BEGIN Exercise inputs

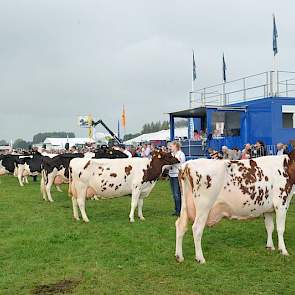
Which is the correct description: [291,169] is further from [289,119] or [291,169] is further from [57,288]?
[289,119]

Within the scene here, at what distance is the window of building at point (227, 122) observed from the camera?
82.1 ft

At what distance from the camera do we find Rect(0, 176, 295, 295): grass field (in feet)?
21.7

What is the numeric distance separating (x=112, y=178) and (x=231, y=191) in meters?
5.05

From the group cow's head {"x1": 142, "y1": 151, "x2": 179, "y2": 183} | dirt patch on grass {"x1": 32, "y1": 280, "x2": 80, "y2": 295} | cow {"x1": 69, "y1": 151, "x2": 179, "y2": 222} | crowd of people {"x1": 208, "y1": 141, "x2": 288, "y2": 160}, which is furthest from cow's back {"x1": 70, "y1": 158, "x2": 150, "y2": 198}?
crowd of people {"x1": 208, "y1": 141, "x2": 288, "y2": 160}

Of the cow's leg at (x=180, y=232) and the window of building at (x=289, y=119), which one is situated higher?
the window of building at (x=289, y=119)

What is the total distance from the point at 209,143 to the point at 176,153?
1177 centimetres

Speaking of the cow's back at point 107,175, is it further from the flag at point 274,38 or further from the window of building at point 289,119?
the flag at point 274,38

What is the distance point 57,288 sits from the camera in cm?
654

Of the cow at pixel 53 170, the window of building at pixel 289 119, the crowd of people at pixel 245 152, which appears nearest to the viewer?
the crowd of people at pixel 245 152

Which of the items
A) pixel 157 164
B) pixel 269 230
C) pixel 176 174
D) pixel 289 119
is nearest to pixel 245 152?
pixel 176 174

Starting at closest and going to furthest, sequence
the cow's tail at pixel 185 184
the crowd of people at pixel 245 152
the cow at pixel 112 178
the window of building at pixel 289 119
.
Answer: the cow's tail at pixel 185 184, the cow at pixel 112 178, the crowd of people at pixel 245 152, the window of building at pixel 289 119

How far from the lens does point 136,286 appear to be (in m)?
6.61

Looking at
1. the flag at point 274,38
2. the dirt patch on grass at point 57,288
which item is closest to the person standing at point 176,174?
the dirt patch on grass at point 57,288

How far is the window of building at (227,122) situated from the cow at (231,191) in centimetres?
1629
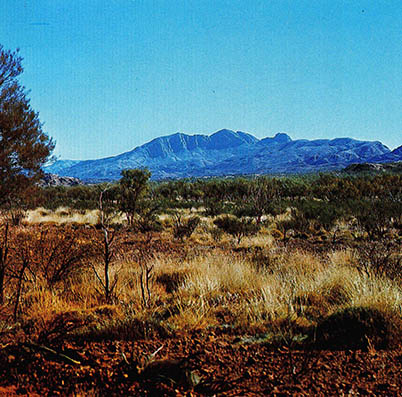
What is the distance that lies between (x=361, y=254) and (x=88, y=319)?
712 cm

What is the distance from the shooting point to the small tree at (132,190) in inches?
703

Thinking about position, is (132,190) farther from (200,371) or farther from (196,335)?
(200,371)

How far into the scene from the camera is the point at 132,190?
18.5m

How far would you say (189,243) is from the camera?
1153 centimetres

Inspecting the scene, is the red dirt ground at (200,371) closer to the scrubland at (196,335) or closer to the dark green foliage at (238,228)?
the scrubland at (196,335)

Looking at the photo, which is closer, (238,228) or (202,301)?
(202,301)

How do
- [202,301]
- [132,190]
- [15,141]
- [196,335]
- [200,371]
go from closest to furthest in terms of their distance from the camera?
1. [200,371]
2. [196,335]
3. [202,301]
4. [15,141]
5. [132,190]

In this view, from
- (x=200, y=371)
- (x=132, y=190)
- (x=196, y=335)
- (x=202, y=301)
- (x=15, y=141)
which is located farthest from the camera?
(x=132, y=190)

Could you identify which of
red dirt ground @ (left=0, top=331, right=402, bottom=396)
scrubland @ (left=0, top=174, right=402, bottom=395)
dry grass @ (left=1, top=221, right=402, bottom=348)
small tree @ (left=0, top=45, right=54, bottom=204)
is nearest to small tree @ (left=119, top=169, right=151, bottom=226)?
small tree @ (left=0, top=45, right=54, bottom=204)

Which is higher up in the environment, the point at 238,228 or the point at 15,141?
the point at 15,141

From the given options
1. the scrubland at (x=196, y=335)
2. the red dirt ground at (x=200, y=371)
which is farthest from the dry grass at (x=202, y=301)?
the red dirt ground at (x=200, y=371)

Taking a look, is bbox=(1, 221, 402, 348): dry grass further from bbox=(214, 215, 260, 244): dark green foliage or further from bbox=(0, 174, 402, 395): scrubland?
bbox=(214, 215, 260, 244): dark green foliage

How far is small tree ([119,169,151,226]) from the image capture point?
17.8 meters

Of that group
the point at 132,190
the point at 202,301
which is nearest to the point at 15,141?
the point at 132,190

END Exercise inputs
BEGIN Exercise inputs

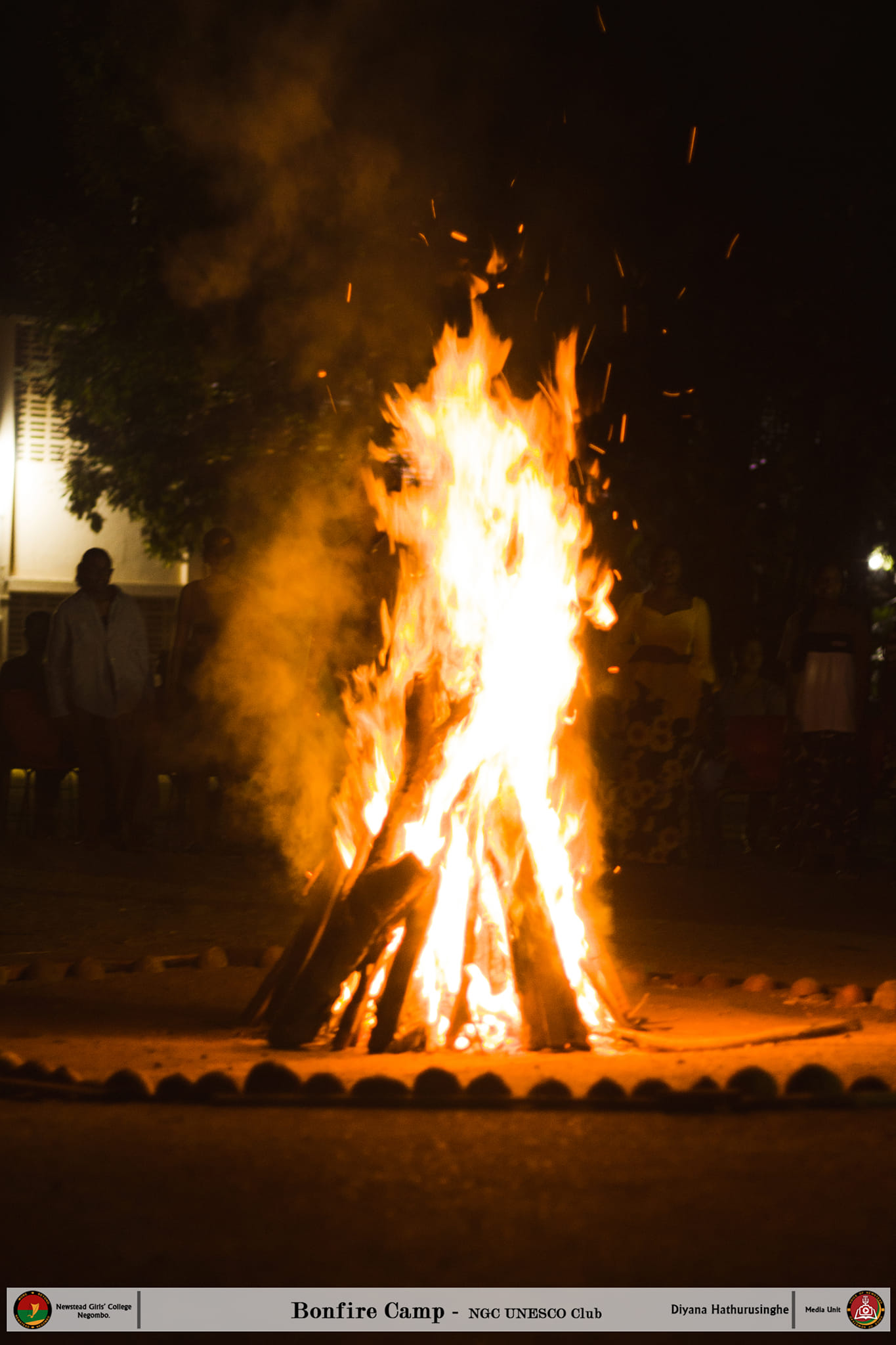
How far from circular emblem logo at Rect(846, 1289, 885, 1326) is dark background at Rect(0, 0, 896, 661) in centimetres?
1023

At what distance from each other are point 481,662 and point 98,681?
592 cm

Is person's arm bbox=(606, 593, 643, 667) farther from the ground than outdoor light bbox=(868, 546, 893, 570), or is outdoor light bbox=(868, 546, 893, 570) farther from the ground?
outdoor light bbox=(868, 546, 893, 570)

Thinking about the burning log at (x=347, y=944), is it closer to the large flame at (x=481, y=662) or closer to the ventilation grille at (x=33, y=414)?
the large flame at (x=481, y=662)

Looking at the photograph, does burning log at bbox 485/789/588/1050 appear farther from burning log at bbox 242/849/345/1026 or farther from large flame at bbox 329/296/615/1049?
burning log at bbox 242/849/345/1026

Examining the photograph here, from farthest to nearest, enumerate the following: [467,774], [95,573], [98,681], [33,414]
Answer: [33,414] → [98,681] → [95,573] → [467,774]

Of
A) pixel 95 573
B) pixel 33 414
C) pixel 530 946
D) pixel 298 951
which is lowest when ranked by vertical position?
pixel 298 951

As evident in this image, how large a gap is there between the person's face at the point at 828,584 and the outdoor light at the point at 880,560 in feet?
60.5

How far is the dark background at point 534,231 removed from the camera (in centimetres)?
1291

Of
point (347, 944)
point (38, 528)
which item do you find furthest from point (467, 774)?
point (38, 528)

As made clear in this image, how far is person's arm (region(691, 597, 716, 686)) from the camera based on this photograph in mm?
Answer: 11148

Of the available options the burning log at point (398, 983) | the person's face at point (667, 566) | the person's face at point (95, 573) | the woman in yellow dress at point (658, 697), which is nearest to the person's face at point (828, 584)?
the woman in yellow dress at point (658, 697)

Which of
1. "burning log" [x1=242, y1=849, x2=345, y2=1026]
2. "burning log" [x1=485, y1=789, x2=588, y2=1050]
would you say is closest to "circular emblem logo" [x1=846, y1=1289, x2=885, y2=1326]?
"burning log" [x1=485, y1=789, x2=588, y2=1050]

END Exercise inputs

▶ _Task prompt_
Rewrite the lines that begin at the one containing "What is the distance from" and end with the one containing "1153 centimetres", substituting "observer" for "camera" and keeping everything else the same.

▶ _Written answer_
What is the distance from the shooting point to the small tree at (132,190) in inches?
703

Thinking about position, is (132,190) farther from (200,371) or farther from (196,335)?
(200,371)

How far into the scene from the observer is the point at 132,190?
18.5m

How far would you say (189,243) is from the observer?
1153 centimetres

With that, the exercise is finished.